Some may think that being retired is all fun and games, but I am here to set the record straight. For forty years I worked! As a child I sold the Sunday paper door to door, I had my own gardening service in high school, I worked in restaurants, I picked up garbage and dug holes for septic tanks. I worked in factories, I was a psychologist with my own practice, and I was a
teacher. I retired in 2002 and wound up in therapy. Two of my best friends died, my mother and step father died and found myself alone.

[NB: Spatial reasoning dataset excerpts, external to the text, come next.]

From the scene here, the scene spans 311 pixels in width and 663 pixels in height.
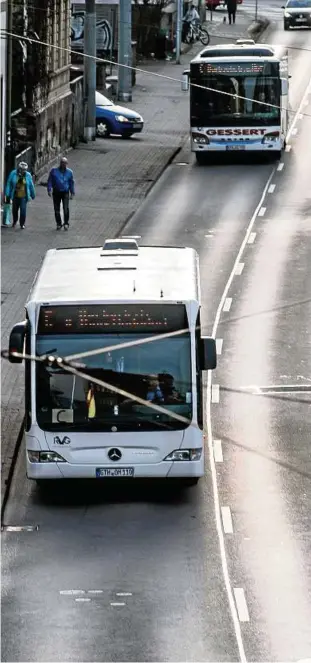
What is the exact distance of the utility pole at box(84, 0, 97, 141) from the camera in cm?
5100

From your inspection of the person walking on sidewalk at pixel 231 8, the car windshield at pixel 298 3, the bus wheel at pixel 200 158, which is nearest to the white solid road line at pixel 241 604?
the bus wheel at pixel 200 158

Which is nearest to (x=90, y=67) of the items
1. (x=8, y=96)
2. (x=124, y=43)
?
(x=124, y=43)

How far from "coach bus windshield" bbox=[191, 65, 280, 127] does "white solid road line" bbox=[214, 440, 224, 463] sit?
998 inches

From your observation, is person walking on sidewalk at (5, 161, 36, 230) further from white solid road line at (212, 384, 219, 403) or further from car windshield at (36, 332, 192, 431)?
car windshield at (36, 332, 192, 431)

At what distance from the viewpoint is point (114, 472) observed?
2125 cm

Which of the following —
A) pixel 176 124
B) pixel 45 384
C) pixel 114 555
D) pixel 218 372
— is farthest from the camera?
pixel 176 124

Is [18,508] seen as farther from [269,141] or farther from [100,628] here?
[269,141]

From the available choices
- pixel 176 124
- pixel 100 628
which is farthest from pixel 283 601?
pixel 176 124

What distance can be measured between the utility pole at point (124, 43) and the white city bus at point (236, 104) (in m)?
10.5

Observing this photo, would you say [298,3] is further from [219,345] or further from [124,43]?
[219,345]

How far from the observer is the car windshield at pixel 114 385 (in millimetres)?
21141

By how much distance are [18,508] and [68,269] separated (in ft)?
10.7

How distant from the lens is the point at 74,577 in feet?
61.5

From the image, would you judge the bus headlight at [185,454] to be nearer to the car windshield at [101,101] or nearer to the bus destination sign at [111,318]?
the bus destination sign at [111,318]
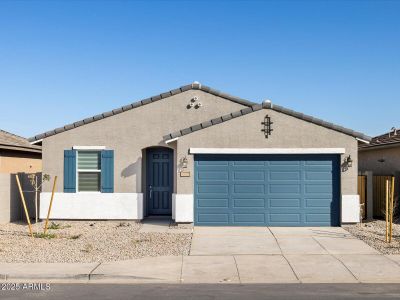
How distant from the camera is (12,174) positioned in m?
17.4

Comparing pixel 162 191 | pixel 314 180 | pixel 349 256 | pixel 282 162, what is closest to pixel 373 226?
pixel 314 180

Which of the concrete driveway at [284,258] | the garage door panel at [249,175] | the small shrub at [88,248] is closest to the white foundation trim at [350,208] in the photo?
the concrete driveway at [284,258]

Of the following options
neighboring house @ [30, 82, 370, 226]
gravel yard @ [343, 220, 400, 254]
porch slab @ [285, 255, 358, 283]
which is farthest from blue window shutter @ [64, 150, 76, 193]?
gravel yard @ [343, 220, 400, 254]

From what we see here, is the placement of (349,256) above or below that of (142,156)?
below

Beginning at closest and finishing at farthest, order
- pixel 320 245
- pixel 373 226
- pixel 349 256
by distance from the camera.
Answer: pixel 349 256, pixel 320 245, pixel 373 226

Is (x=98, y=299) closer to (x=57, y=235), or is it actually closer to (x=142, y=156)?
(x=57, y=235)

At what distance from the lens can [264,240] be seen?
523 inches

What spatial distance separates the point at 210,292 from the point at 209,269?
1656 mm

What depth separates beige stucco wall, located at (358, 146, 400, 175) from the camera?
18.7m

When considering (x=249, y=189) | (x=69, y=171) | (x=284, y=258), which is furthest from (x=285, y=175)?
(x=69, y=171)

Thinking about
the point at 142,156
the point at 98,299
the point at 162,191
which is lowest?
the point at 98,299

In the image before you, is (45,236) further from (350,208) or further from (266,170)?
(350,208)

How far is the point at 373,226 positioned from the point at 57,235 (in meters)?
9.58

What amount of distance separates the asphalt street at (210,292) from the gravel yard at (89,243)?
2.28 meters
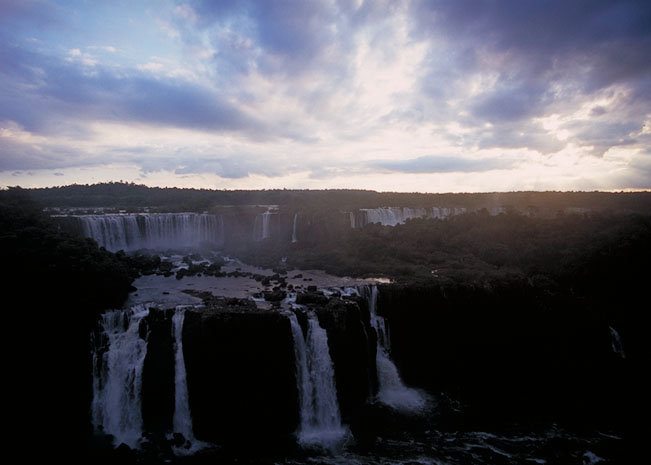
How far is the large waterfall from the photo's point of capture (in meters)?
34.5

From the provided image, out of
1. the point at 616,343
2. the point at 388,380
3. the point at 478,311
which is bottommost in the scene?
the point at 388,380

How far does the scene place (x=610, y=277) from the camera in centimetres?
2522

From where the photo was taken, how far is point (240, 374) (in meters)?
16.0

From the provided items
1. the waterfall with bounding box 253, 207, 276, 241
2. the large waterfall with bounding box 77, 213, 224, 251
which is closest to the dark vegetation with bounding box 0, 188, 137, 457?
the large waterfall with bounding box 77, 213, 224, 251

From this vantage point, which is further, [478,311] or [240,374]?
Result: [478,311]

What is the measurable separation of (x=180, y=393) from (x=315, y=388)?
5496 mm

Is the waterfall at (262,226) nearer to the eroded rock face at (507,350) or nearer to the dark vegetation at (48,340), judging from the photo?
the dark vegetation at (48,340)

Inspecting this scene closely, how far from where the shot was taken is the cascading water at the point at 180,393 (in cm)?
1498

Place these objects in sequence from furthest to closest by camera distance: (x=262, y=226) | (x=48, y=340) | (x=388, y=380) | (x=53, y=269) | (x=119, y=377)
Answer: (x=262, y=226), (x=388, y=380), (x=53, y=269), (x=48, y=340), (x=119, y=377)

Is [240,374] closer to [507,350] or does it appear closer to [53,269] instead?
[53,269]

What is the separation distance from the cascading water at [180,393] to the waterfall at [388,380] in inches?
328

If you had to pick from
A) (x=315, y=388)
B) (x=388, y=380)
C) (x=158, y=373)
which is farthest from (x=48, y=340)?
(x=388, y=380)


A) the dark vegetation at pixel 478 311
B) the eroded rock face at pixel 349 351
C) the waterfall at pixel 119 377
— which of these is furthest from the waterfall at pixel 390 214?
the waterfall at pixel 119 377

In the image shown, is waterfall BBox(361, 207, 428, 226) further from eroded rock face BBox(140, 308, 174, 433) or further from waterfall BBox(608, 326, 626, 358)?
eroded rock face BBox(140, 308, 174, 433)
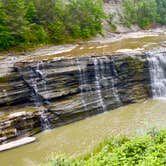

The comfort of being around other workers and clients was gone. I went through a period that was like being a Zombie. Now I know some of you will say that I should join groups like the senior center and clubs and groups that throw people together. That felt (and still feels) like I was such a looser. Those people are old, I would say to myself. I will feel like an outsider, I may not be accepted.
A lot of water has passed under the bridge since then. I am active as a potter, I travel in our RV with my wife, I ski in the winter, and I audit classes at the local university. I am still not content with my life but I am confident that I am adjusting.
I am sure that there are other retired people who feel vital and alive and unused and wasted. I know that there are alternatives and those who want to help. I am hoping that, by sharing my thoughts and feelings that you people will step up and help. When people reach their 60s they do not go to Mars! They do not run out to buy rocking chairs, and they do not go softly into the night!